Sen ne diyorsun?
2020’ye girerken… Bak, şu çocuk, kocaman bir boşluğa bakıyor, sen ne diyorsun? O boşluğun rengi yok, içi sıcak değil ve çıkacağı bir yer de yok. Sen ne diyorsun? Yoksa o boşluğu görmüyor musun?

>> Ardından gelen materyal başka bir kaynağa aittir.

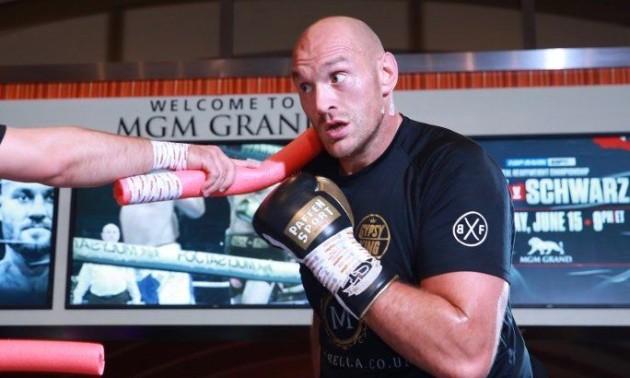 Ф'юрі хоче підписати контракт з UFC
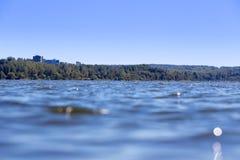 与房子的湖水背景的 免版税图库摄影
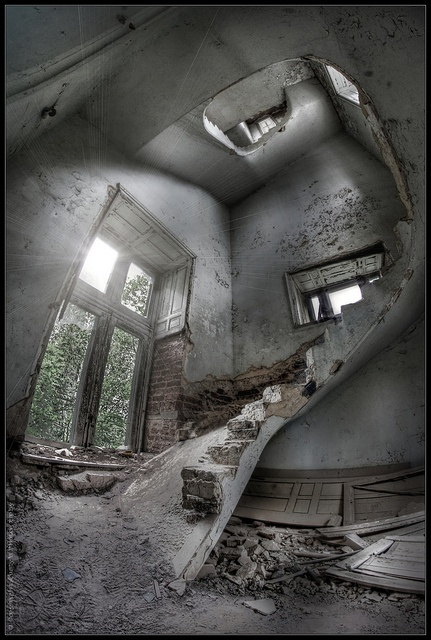 deserted places definition How to describe a deserted place i am writing a scary story and the set is the school, i need phrases describing the deserted surrounding of the school follow.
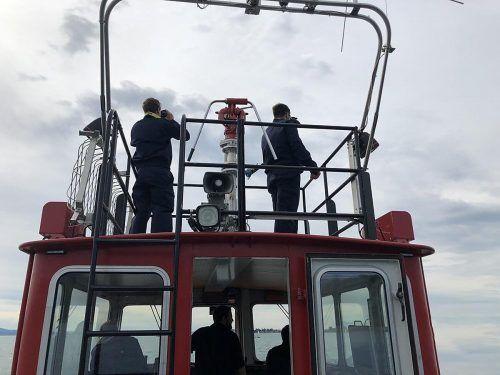 """An der Suchaktion nach dem Vermissten beteiligte sich auch dasBoot """"Föhn"""" der Feuerwehr Hard.feuerwehr Hard"""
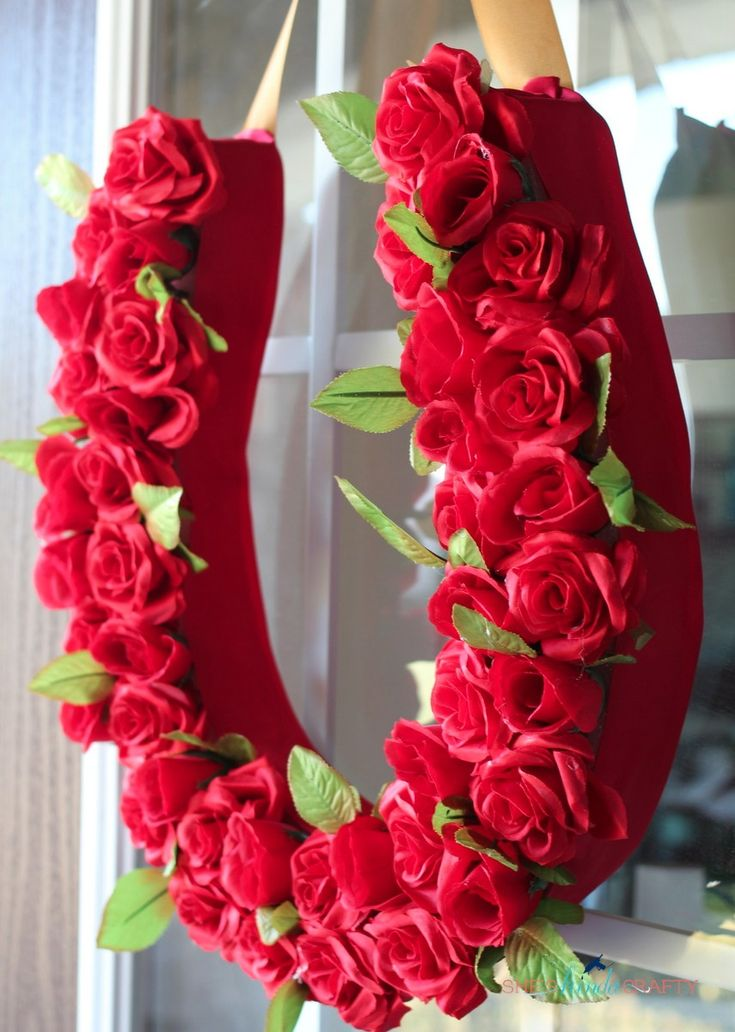 She's {kinda} Crafty: Run for the Roses Derby Wreath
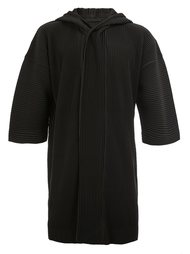 плиссированное пальто с капюшоном и короткими рукавами Homme Plissé Issey Miyake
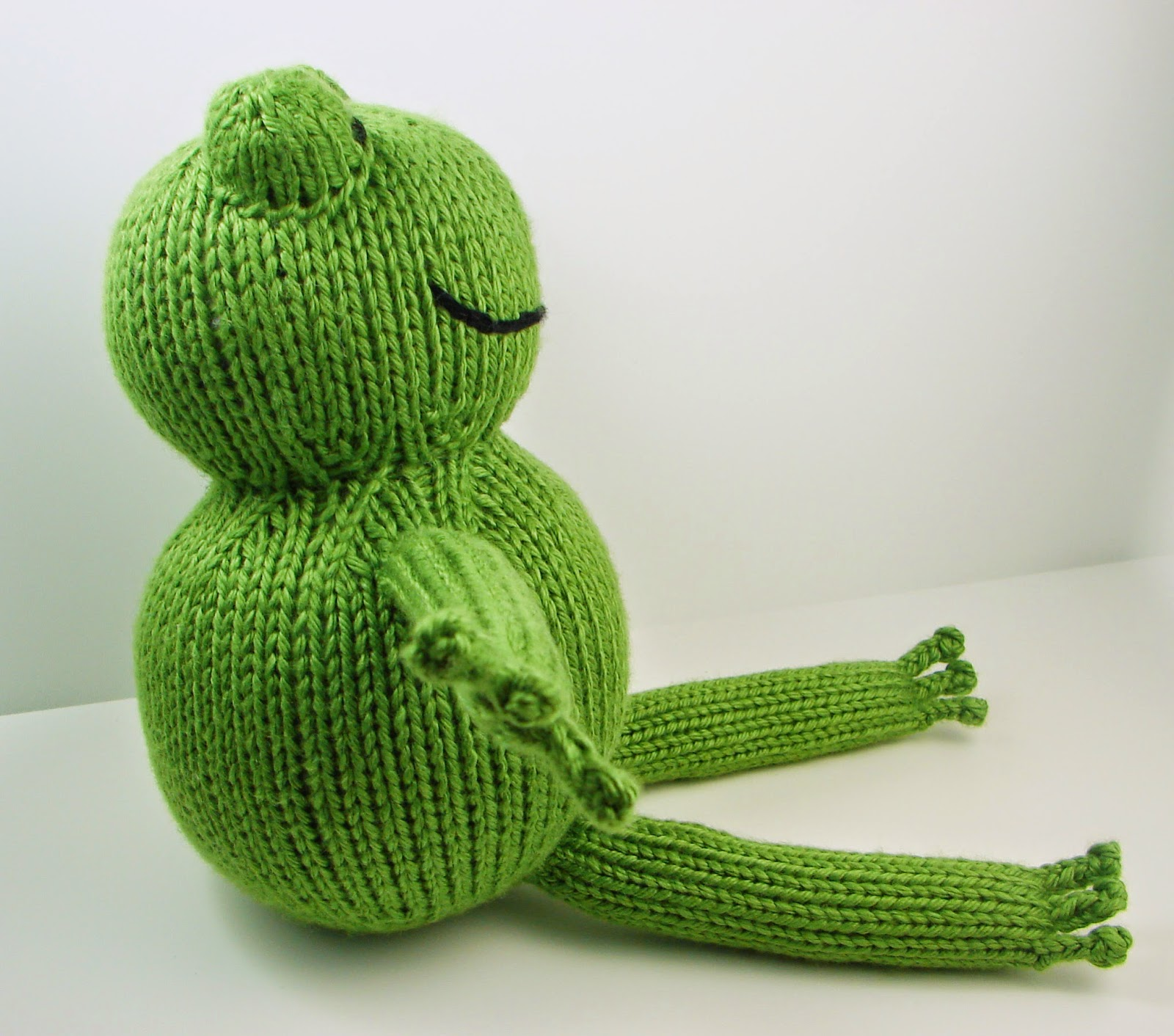 frog, froggy, toad, knit, green, pattern, free, toy, knit picks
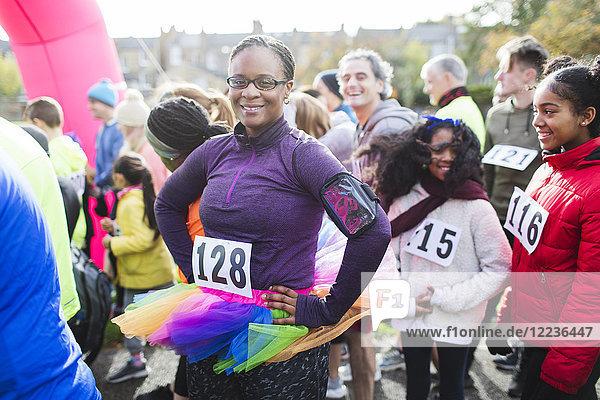 Porträtbewusste Läuferin mit Tutu am Start beim Charity-Lauf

Görüyor da kabul mu etmiyorsun? Kim mi o çocuk? Yoksul, çaresiz, yetim, Suriyeli, Kırımlı, Diyarbakırlı, Doğu Türkistanlı, Samsunlu, Afrikalı, Bolivyalı dersem ne değişecek? Boşluğu doldurabilecek mi cevabım? Söz, boşluğu doldurabilir mi? Tecavüz mü etti mesela ona bazı hasis eller. Titrek, soğuk nefesler mi yaklaştı boynuna şehvetle. Orada, bir ağaç fidanı gibi gövdesine çivi çakılan sen olabilir miydin? Aç mı gezdi karnı içine çekilip günlerce? Kayıp mı oldu? Jandarmalar, köpekler, el fenerleri, kurtarma ekipleri bulamadılar mı onu? Ayakları bir çift pabuç, sırtı bir kat elbise görmedi mi? Kimden kopardılar onu bu yaşta?